I've seen a lot of topics comparing the older Java io model to the newer java nio model, the former being synchronous/blocking and the latter being asynchronous/non-blocking. Because nio is non-blocking, it is more suitable than java io when a large number of concurrent connections need to be processed concurrently without allocating a large number of threads which does not scale well due to context switching/memory usage.

The problem I have with this argument is that comparisons of IO to NIO always give examples of IO using a thread per connection. Could a developer using java IO simply allocate a finite number of threads (thread pool) for blocking IO operations (ie file reading or database queries) and queue them? Let's say I'm making an http server from the ground up using java's ServerSocket class.
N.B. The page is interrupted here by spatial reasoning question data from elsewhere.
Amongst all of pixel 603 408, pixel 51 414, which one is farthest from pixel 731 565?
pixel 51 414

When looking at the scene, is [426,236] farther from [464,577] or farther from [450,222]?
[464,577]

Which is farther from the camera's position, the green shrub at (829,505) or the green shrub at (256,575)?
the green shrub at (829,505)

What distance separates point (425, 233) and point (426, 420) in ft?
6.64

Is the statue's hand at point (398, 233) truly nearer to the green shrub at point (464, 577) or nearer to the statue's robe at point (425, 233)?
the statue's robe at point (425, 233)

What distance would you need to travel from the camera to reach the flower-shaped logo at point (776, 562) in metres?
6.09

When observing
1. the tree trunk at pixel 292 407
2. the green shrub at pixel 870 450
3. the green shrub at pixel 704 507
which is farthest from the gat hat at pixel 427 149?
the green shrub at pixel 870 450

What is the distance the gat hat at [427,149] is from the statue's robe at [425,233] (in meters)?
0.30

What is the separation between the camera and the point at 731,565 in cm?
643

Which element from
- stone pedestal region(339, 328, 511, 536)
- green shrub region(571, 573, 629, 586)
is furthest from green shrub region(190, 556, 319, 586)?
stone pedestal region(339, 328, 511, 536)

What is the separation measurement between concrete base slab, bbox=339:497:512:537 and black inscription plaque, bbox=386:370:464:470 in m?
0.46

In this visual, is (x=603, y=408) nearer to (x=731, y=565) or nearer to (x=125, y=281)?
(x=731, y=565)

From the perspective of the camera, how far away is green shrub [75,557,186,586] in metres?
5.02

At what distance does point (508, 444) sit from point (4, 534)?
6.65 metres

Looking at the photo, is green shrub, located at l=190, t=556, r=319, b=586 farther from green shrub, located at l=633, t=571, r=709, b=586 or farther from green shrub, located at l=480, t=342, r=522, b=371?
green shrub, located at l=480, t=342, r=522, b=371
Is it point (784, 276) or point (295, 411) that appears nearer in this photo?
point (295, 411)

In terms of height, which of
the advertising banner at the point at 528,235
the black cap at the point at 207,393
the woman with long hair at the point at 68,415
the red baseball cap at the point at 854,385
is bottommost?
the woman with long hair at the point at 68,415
Let's say I get a request from a client that requires me to make a database query which is a blocking operation due to the JDBC spec. Could I not simply queue the database query to a ThreadPool and hand the job a callback to run when the pool finishes handling it? Sure, I'm allocating threads to handle io-bounds requests, but the number of Threads are finite. Since IO operations are typically synchronous (to a degree), it would be pointless to try to allocate a thread per db query, or thread per file read/write.

This way you can get the benefits of Threads and asynchronous programming without the consequence of allocating too many Threads.

The only weakness I can see in this model is if all io-bound operations get stuck (possibly due to programming error) future queued requests will be put on hold until they either get unstuck, or time out. The main logic is still concurrent, but the IO is not.

So, question: Does NIO solve any problems that just can't be solved with the model I've described above (bar the potential weakness I just mentioned)?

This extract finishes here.